▶ Text excerpt
----

The major difference in RNA processing, however, between prokaryotes and eukaryotes, is in the processing of messenger RNAs. We will focus on the processing of mRNAs in this discussion. You will recall that in bacterial cells, the mRNA is translated directly as it comes off the DNA template. In eukaryotic cells, RNA synthesis, which occurs in the nucleus, is separated from the protein synthesis machinery, which is in the cytoplasm. In addition, eukaryotic genes have introns, noncoding regions that interrupt the gene’s coding sequence. The mRNA copied from genes containing introns will also therefore have regions that interrupt the information in the gene. These regions must be removed before the mRNA is sent out of the nucleus to be used to direct protein synthesis. The process of removing the introns and rejoining the coding sections or exons, of the mRNA, is called splicing. Once the mRNA has been capped, spliced and had a polyA tail added, it is sent from the nucleus into the cytoplasm for translation.
The initial product of transcription of a protein coding gene is called the pre-mRNA (or primary transcript). After it has been processed and is ready to be exported from the nucleus, it is called the mature mRNA or processed mRNA.
What are the processing steps for messenger RNAs?

----

▶ Material shown
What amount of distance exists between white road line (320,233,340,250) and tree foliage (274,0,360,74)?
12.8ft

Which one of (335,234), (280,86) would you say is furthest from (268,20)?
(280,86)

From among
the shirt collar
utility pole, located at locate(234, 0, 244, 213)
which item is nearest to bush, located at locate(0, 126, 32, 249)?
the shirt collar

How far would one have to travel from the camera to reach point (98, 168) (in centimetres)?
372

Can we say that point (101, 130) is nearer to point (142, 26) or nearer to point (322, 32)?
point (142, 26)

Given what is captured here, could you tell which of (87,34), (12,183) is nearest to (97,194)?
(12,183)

----

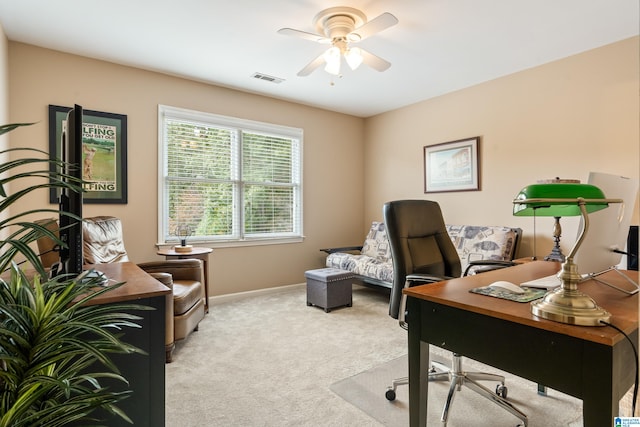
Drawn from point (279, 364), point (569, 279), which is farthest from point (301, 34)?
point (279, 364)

----

▶ Task brief
Answer these questions from the RNA processing text.
(a) In eukaryotic cells, where does RNA synthesis take place, and where is the protein synthesis machinery?
(b) What is the process of removing introns and rejoining the exons of the mRNA called?
(c) What is the initial product of transcription of a protein coding gene called?

▶ Final answer
(a) RNA synthesis takes place in the nucleus, and the protein synthesis machinery is in the cytoplasm.
(b) It is called splicing.
(c) It is called the pre-mRNA, or primary transcript.